▸ **Short problem**:
Transcribe these lines verbatim, beginning with the first line of the records and stopping after the line that contains "237L586 243H613L619 237V216L613".
──────────
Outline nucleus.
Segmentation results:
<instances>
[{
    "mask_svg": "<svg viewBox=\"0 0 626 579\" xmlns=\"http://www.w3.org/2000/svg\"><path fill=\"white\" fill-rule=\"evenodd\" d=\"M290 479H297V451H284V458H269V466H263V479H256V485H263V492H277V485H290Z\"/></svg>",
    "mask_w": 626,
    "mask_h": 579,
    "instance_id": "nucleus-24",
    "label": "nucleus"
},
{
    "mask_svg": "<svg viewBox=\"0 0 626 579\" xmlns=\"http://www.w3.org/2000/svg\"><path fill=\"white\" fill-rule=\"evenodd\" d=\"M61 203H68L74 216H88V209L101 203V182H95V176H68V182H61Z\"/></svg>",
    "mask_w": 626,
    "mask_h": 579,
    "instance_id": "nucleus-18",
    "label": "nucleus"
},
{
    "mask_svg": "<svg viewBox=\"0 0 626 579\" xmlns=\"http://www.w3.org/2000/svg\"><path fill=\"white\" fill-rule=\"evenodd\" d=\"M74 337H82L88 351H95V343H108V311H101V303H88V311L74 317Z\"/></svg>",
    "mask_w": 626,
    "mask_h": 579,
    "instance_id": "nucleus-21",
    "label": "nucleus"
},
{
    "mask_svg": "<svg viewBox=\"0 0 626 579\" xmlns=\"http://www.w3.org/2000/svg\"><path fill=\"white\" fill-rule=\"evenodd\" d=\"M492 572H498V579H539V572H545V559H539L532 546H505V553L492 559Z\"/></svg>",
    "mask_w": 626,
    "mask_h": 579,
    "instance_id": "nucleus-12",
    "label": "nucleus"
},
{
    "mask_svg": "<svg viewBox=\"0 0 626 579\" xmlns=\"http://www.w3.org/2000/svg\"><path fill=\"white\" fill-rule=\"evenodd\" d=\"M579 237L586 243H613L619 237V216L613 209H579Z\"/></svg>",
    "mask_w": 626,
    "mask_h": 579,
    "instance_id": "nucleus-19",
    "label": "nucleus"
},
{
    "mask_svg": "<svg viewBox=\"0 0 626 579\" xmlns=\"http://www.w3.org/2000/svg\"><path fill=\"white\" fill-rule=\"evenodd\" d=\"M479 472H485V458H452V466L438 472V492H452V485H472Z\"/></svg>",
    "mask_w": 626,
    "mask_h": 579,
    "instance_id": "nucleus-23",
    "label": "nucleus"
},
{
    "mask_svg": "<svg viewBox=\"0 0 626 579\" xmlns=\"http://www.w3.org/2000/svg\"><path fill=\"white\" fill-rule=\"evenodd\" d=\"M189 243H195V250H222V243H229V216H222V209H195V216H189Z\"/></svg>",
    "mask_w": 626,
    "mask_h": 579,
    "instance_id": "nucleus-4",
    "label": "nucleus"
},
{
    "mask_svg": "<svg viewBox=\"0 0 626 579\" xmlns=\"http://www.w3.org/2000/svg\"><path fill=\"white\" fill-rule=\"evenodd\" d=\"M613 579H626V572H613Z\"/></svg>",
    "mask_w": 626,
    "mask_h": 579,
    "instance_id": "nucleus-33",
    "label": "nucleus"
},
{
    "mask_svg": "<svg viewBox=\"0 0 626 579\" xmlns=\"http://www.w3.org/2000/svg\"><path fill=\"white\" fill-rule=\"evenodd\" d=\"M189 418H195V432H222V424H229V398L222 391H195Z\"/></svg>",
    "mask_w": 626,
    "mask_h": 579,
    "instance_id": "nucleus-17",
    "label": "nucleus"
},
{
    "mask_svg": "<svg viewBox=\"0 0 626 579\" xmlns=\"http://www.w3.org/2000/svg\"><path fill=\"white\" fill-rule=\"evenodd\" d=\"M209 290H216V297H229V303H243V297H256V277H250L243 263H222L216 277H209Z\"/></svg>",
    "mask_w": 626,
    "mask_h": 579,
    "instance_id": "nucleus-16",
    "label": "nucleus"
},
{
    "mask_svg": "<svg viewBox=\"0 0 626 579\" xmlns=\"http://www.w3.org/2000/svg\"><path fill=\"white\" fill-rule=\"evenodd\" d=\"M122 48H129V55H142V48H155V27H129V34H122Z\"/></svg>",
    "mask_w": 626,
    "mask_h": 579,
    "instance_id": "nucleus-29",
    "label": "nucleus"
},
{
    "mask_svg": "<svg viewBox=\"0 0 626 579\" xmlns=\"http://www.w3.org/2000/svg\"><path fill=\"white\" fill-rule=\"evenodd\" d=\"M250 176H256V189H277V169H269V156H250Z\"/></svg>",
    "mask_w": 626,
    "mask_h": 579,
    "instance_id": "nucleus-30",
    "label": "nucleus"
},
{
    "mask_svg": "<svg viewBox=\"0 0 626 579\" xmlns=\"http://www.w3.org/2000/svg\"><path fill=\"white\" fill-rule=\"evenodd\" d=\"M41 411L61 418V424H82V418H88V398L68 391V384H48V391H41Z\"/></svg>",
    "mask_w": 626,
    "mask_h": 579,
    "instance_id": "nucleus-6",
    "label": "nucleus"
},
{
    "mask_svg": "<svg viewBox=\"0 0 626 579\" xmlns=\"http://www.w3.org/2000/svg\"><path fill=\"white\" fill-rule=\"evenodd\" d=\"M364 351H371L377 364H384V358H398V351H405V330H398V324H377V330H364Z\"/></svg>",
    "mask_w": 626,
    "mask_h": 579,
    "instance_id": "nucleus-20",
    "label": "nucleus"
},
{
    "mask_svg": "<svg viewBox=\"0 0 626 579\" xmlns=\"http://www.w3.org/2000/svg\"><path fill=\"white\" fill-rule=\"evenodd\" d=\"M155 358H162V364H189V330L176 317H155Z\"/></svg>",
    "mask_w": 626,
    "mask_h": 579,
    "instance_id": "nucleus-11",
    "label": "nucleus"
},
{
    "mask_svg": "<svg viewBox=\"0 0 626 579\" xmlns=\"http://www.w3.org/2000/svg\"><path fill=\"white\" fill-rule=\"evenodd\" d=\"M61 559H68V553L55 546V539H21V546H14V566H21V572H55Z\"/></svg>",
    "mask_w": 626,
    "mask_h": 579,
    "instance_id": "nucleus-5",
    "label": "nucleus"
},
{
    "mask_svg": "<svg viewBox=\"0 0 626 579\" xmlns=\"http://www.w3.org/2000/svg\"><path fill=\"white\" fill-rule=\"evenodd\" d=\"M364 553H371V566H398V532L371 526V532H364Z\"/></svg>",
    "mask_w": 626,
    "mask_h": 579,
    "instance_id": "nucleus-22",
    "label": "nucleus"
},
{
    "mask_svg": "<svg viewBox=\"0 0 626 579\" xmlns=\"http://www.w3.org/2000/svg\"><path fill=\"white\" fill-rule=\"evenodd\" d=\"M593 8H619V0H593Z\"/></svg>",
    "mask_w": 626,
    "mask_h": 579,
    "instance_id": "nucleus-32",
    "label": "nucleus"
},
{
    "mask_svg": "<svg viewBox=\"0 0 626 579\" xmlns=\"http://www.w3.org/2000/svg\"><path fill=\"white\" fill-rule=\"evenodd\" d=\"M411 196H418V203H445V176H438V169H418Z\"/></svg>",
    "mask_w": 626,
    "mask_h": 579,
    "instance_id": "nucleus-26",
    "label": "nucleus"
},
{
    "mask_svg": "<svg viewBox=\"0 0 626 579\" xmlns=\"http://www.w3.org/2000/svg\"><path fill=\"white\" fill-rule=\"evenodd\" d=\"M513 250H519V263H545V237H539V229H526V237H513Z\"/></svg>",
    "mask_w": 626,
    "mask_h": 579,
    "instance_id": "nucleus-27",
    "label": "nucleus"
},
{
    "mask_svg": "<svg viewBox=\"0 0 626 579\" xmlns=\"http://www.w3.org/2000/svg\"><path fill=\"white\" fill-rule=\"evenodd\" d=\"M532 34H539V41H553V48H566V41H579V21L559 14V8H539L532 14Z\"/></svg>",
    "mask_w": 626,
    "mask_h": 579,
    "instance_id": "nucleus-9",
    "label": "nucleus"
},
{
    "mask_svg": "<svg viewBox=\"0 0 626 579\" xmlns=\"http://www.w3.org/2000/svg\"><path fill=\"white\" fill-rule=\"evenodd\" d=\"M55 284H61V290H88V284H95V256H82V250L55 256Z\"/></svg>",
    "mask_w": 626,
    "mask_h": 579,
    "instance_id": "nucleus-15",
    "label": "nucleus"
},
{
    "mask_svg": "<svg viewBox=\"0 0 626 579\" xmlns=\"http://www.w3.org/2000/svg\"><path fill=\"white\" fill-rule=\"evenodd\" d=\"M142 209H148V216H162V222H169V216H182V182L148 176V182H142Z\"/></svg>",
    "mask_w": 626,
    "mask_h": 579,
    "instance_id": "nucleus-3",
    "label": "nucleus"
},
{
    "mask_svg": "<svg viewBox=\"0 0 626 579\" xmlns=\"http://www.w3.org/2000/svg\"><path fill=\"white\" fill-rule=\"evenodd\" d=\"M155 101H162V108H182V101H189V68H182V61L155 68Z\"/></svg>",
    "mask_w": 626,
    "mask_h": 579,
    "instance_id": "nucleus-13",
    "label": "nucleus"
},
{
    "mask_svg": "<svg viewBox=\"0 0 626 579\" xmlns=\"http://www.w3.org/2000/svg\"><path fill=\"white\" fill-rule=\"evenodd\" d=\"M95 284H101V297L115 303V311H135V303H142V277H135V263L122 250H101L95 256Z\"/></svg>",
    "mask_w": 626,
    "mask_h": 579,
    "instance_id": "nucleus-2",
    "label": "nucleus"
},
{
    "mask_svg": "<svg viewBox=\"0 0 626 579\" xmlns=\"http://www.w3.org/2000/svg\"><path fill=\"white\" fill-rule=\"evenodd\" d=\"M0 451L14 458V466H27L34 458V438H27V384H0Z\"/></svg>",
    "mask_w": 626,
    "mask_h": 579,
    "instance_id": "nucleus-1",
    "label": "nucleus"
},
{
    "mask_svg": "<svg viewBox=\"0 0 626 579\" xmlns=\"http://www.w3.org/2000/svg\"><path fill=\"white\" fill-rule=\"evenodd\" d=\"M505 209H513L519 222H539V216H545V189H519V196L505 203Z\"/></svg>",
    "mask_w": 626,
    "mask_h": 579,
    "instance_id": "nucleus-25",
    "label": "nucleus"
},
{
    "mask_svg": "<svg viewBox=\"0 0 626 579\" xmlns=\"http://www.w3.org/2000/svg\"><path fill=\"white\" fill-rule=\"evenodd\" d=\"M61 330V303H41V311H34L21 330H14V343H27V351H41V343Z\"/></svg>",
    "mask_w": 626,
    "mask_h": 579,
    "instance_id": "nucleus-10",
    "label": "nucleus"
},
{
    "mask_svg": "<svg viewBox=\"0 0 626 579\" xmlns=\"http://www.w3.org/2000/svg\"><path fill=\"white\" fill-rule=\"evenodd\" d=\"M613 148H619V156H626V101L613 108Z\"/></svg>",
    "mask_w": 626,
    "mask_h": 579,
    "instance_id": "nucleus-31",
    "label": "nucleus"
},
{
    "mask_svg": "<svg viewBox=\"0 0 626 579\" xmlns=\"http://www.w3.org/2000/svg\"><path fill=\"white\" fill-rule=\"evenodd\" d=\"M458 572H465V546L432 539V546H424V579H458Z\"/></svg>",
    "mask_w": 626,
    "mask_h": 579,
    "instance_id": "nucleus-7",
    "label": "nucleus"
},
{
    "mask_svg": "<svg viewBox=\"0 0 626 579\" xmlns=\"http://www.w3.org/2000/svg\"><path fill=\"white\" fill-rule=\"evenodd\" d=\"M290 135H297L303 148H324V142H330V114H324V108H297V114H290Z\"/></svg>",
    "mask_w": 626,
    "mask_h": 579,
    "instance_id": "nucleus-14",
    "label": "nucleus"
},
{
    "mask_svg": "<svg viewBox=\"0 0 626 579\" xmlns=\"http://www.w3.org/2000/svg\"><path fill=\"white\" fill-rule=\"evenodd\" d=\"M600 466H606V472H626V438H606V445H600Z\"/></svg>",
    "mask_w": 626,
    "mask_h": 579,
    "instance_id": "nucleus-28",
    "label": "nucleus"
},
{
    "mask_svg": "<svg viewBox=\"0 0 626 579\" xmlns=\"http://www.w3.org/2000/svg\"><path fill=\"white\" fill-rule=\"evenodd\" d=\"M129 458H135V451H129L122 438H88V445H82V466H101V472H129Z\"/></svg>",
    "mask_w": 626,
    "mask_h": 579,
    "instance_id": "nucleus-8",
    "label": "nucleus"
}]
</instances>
──────────
▸ **Full output**:
Outline nucleus.
Segmentation results:
<instances>
[{
    "mask_svg": "<svg viewBox=\"0 0 626 579\" xmlns=\"http://www.w3.org/2000/svg\"><path fill=\"white\" fill-rule=\"evenodd\" d=\"M290 479H297V451H284V458H269V466H263V479H256V485H263V492H277V485H290Z\"/></svg>",
    "mask_w": 626,
    "mask_h": 579,
    "instance_id": "nucleus-24",
    "label": "nucleus"
},
{
    "mask_svg": "<svg viewBox=\"0 0 626 579\" xmlns=\"http://www.w3.org/2000/svg\"><path fill=\"white\" fill-rule=\"evenodd\" d=\"M61 203H68L74 216H88V209L101 203V182H95V176H68V182H61Z\"/></svg>",
    "mask_w": 626,
    "mask_h": 579,
    "instance_id": "nucleus-18",
    "label": "nucleus"
},
{
    "mask_svg": "<svg viewBox=\"0 0 626 579\" xmlns=\"http://www.w3.org/2000/svg\"><path fill=\"white\" fill-rule=\"evenodd\" d=\"M74 337H82L88 351H95V343H108V311H101V303H88V311L74 317Z\"/></svg>",
    "mask_w": 626,
    "mask_h": 579,
    "instance_id": "nucleus-21",
    "label": "nucleus"
},
{
    "mask_svg": "<svg viewBox=\"0 0 626 579\" xmlns=\"http://www.w3.org/2000/svg\"><path fill=\"white\" fill-rule=\"evenodd\" d=\"M492 572H498V579H539V572H545V559H539L532 546H505V553L492 559Z\"/></svg>",
    "mask_w": 626,
    "mask_h": 579,
    "instance_id": "nucleus-12",
    "label": "nucleus"
},
{
    "mask_svg": "<svg viewBox=\"0 0 626 579\" xmlns=\"http://www.w3.org/2000/svg\"><path fill=\"white\" fill-rule=\"evenodd\" d=\"M579 237L586 243H613L619 237V216L613 209H579Z\"/></svg>",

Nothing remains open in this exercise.